- **AIM A**
In the blog excerpt, what does the writer say lunch will be?
- **AIM B**
Reproduce the passage of the blog excerpt starting with "The old-school way" and going on through "on the competition.".
[START OF PROVIDED TEXT]
I am very big on looking at a recipe and calculating how many dishes I’m going to have to wash if I make it. I’d say that that consideration is right up there with how the meal will taste! I fear this post makes me sound really lazy and…yeah? But as I say, I also cook most of my own meals (or Mark does) and like them well enough, which is something many people say they are striving for, so I thought I’d offer the humble suggestion: try just being really lazy! Cook yourself the easiest possible thing! See if you like it.

I’m going to go have lunch now, which will be: carrot sticks, hummus, an apple, yoghurt. All foods I like, almost zero effort.

I feel like laziness is a totally under-considered option. You really don’t always have to go the extra mile.

April 9th, 2019

More readings!

I did two readings at the end of March and it was so fun! I think I only did one all last fall, and fall was months ago anyway, so this was a delight. I read with great folks and really enjoyed all I got to listen to–part of the joy of reading is it just gets me out of the house and engaged with the world! There are other ways to do that but the other joy is that I get to read to, and sometimes even other people engage with me! It was fun to get some great questions, a few compliments, and yes, even some applause! I admit it, it was a long dark winter and I didn’t feel great about my writing, so it was lovely to hear people say they liked what I read. Even if they were just being kind, although I hope not–kindness is still nice!

Anyway, I still have a couple more readings before this spate of leaving-the-housedness peters out. One is a tiny brief one at Draft Readings on Sunday afternoon, with so many other great readers I can’t even tell you (see the link) and the other is a classroom reading on Tuesday next week. Exciting times, I tell you!

April 3rd, 2019

Throwback: April 30, 2009: Writing Rubrics and Evaluative Criticism

**Warning: I have a migraine, my shower only sometimes has hot water these days, and I’m freaking out about educational assessment…so, if there were ever a day to just keep on scrolling down the old RSS feed, this might be it. I’m just saying.** [Note from the future: you still might want to skip this post, but not because it’s bad, as past RR thought, but because it’s a bit dull. I’m still fascinated by the real nitty-gritty of pedagogy and assessment but, 10 years on, I have more awareness that not everyone is.]

The old-school way of grading school papers, tests and presentations was called “norm-based”, and unless I wildly misjudge the Rose-coloured reader age demographic, most of us were graded that way. We’re basically talking about the bell-curve, which means that the teacher reads all the papers and ranks them. Then a small top tier of papers gets A-plusses, a slightly larger tier gets As, with the graph belling out around the middle-range of C+/B-, and slimming down again for approximately as many Fs as As. Thus, if one class is a somehow sharper than another, or simply has a better teacher, in norm-based assessment, one A paper could be light-years better than another. It depends not on the work the student did, but on the competition.

Another, more current pedagogical theory suggests criterion-based assessment, in which a defined standard is linked to a each tier of grades. And if I understand correctly, there is no expectation of failure; every student is expected to achieve a minimum level of comprehension, and every teacher, to teach towards universal success. There is no “acceptable” number of Fs.

In order to understand what success looks like, teachers create or are provided with rubrics that describe specifically what student achievement will look like at *each level* of comprehension. For those of us who have marked as university teaching assistants, we usually have a basic idea of an A paper based on our own understanding of the material, and simply deduct marks for all the ways a student’s paper fails to coincide with that A. Rubrics eliminate a lot of that subjective leeway by providing parameters for As, Bs, Cs, and so on (if you want to get technical about it, criterion-based learning and its accompanying rubrics often don’t endorse letter grades, but some do, and sometimes teachers just write’em in anyway, and anyway that assessment structure is a bit beyond me to explain in my current state of migraine-induced malaise).
[END OF PROVIDED TEXT]
[START OF MATERIAL SUPPLIED]
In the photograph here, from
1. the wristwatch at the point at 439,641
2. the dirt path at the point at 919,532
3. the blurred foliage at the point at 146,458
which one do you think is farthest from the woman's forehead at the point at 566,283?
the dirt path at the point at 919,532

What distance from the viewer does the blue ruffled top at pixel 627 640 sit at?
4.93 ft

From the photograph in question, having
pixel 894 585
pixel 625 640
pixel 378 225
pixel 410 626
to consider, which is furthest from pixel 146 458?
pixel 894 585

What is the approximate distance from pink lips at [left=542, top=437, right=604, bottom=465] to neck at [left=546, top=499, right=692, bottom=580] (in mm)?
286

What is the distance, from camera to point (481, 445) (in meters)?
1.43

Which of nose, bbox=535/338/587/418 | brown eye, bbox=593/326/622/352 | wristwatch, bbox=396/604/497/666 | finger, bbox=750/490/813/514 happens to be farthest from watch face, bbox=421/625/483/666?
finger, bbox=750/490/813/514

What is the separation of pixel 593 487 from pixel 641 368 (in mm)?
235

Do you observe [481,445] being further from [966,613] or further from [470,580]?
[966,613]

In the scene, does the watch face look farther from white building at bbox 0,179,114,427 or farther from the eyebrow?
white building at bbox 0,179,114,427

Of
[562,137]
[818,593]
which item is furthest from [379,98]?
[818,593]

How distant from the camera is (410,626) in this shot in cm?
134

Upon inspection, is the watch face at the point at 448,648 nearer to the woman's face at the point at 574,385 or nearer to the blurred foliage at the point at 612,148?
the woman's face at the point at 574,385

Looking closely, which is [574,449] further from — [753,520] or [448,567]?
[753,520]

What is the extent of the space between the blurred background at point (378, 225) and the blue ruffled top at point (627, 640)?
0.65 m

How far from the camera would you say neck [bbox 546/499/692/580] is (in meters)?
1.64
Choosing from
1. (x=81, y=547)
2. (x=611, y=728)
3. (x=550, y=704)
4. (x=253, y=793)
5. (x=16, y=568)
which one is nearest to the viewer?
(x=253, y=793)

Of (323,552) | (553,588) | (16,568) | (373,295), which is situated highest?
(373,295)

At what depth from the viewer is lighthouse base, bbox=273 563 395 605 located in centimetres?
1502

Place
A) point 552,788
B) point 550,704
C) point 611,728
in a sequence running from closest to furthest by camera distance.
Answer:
[END OF MATERIAL SUPPLIED]
- **RIGHT ANSWER A**
Carrot sticks, hummus, an apple, and yoghurt.

- **RIGHT ANSWER B**
The old-school way of grading school papers, tests and presentations was called “norm-based”, and unless I wildly misjudge the Rose-coloured reader age demographic, most of us were graded that way. We’re basically talking about the bell-curve, which means that the teacher reads all the papers and ranks them. Then a small top tier of papers gets A-plusses, a slightly larger tier gets As, with the graph belling out around the middle-range of C+/B-, and slimming down again for approximately as many Fs as As. Thus, if one class is a somehow sharper than another, or simply has a better teacher, in norm-based assessment, one A paper could be light-years better than another. It depends not on the work the student did, but on the competition.